Trecho do documento
* * *

Nas bolhas todos acreditam que são espertos o suficiente para comprar no momento certo e vender também no momento certo, antes que a casa caia. As moedas virtuais têm uma propaganda vigorosa, que se espalha pela rede, com promotores bem-falantes, falando em revolução, liberdade e eficiência. Milhares de pessoas têm corrido para sustentar essa nova febre sem se atentar ao fato de que entrar e sair da criptomoeda custa caro, afinal as corretoras cobram caro pela conversão.
Além disso, a demanda é inflada pela lógica das manias, presentes em todas as bolhas, e está crescendo em toda a rede. À medida que os preços dessas moedas também sobem, aumentando sua emissão, outros agentes vão lançando novas moedas. Como nada é regulado e não há limite para a emissão, espera-se um fluxo considerável de novos emissores competindo entre si. Sempre que um preço sobe em mercados que não têm barreiras à entrada ou à saída, vários agentes são atraídos para ele e a oferta é aumentada rapidamente.

* * *

Linhas de dados
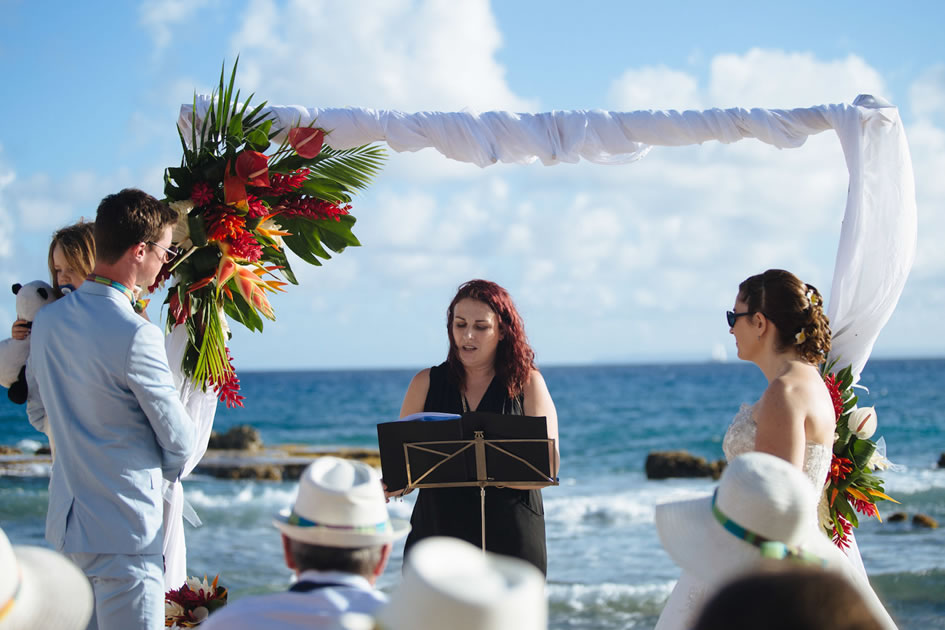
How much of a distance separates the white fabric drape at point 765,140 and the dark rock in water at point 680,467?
56.7ft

* * *

Problema proposto
Troque "criptomoeda" por "moeda digital" e escreva de novo o trecho sobre as bolhas das moedas virtuais de "Nas bolhas todos" a "caro pela conversão.".

Resposta à tarefa
Nas bolhas todos acreditam que são espertos o suficiente para comprar no momento certo e vender também no momento certo, antes que a casa caia. As moedas virtuais têm uma propaganda vigorosa, que se espalha pela rede, com promotores bem-falantes, falando em revolução, liberdade e eficiência. Milhares de pessoas têm corrido para sustentar essa nova febre sem se atentar ao fato de que entrar e sair da moeda digital custa caro, afinal as corretoras cobram caro pela conversão.